Return all of the lines below exactly as they are.

--- Recorded data Enclosed Below ---

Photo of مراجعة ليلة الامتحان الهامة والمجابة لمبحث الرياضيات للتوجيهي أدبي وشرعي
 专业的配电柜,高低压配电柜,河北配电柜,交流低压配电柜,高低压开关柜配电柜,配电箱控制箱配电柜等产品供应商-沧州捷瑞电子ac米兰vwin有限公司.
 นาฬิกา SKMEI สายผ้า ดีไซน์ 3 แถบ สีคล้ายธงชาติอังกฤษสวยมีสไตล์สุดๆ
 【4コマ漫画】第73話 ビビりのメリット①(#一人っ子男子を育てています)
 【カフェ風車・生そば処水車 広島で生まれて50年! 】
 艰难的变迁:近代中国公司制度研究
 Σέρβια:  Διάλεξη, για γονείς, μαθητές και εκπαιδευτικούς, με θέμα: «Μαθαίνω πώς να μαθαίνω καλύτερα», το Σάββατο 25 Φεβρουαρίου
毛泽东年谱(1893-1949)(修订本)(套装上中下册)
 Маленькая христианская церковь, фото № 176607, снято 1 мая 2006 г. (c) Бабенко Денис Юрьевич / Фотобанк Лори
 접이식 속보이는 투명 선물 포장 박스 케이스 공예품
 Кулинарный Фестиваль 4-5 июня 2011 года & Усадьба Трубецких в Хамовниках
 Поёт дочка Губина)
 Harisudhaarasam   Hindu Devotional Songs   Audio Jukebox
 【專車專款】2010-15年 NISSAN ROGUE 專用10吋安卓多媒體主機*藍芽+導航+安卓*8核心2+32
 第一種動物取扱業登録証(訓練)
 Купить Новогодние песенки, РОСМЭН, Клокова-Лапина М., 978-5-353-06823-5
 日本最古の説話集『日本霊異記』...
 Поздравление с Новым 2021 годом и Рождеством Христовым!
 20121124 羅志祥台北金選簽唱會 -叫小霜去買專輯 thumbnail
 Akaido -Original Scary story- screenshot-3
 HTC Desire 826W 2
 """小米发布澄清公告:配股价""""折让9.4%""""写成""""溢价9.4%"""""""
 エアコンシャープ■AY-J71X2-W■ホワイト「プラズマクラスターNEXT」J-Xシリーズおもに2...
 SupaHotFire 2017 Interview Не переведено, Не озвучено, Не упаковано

--- End of Enclosed Recorded data ---

_Answer for the task_.
Photo of مراجعة ليلة الامتحان الهامة والمجابة لمبحث الرياضيات للتوجيهي أدبي وشرعي
 专业的配电柜,高低压配电柜,河北配电柜,交流低压配电柜,高低压开关柜配电柜,配电箱控制箱配电柜等产品供应商-沧州捷瑞电子ac米兰vwin有限公司.
 นาฬิกา SKMEI สายผ้า ดีไซน์ 3 แถบ สีคล้ายธงชาติอังกฤษสวยมีสไตล์สุดๆ
 【4コマ漫画】第73話 ビビりのメリット①(#一人っ子男子を育てています)
 【カフェ風車・生そば処水車 広島で生まれて50年! 】
 艰难的变迁:近代中国公司制度研究
 Σέρβια:  Διάλεξη, για γονείς, μαθητές και εκπαιδευτικούς, με θέμα: «Μαθαίνω πώς να μαθαίνω καλύτερα», το Σάββατο 25 Φεβρουαρίου
毛泽东年谱(1893-1949)(修订本)(套装上中下册)
 Маленькая христианская церковь, фото № 176607, снято 1 мая 2006 г. (c) Бабенко Денис Юрьевич / Фотобанк Лори
 접이식 속보이는 투명 선물 포장 박스 케이스 공예품
 Кулинарный Фестиваль 4-5 июня 2011 года & Усадьба Трубецких в Хамовниках
 Поёт дочка Губина)
 Harisudhaarasam   Hindu Devotional Songs   Audio Jukebox
 【專車專款】2010-15年 NISSAN ROGUE 專用10吋安卓多媒體主機*藍芽+導航+安卓*8核心2+32
 第一種動物取扱業登録証(訓練)
 Купить Новогодние песенки, РОСМЭН, Клокова-Лапина М., 978-5-353-06823-5
 日本最古の説話集『日本霊異記』...
 Поздравление с Новым 2021 годом и Рождеством Христовым!
 20121124 羅志祥台北金選簽唱會 -叫小霜去買專輯 thumbnail
 Akaido -Original Scary story- screenshot-3
 HTC Desire 826W 2
 """小米发布澄清公告:配股价""""折让9.4%""""写成""""溢价9.4%"""""""
 エアコンシャープ■AY-J71X2-W■ホワイト「プラズマクラスターNEXT」J-Xシリーズおもに2...
 SupaHotFire 2017 Interview Не переведено, Не озвучено, Не упаковано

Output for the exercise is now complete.